- _What you need to do_:
Reproduce the listing that follows in full. Omit its images.

Collected material below:

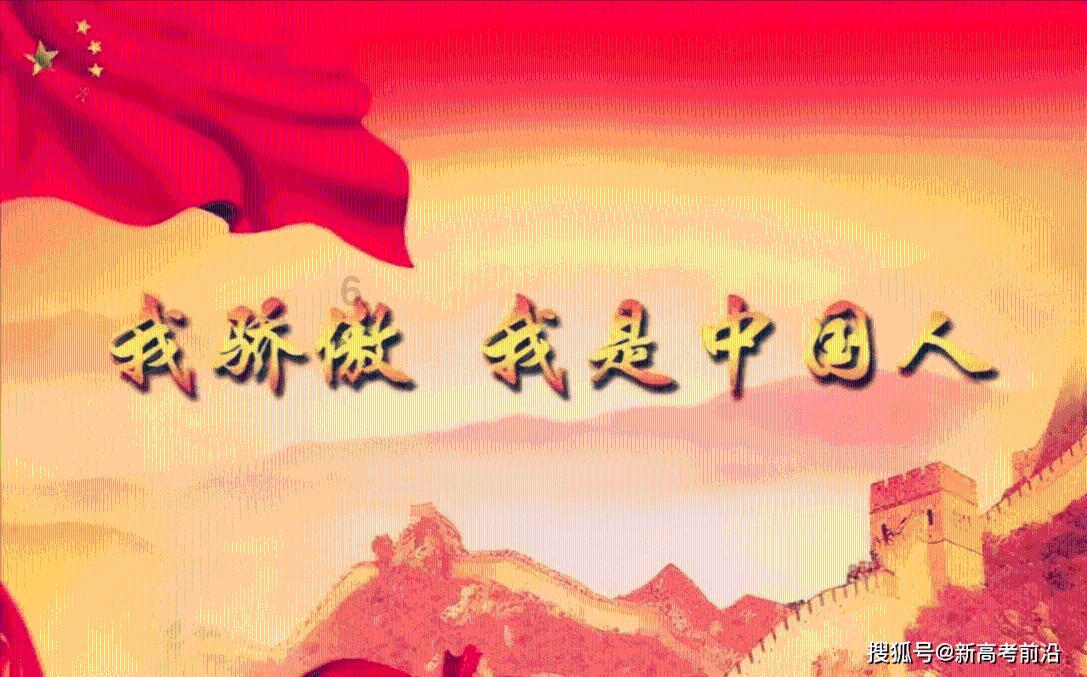 海之号角神秘海怪
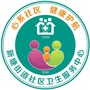 晋江市新塘街道社区卫生服务中心
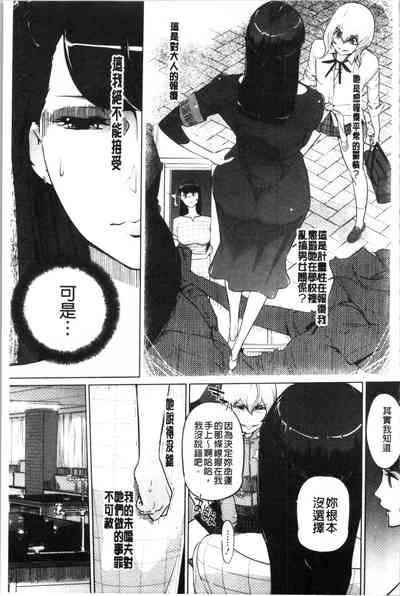 第41頁圖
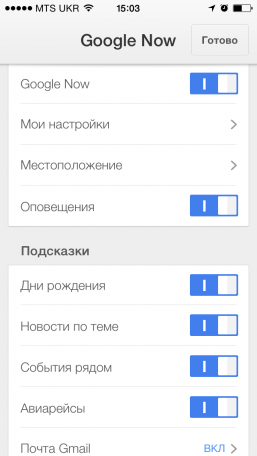 і багато іншого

End of Collected material.

- _Answer space_:
 海之号角神秘海怪
 晋江市新塘街道社区卫生服务中心
 第41頁圖
 і багато іншого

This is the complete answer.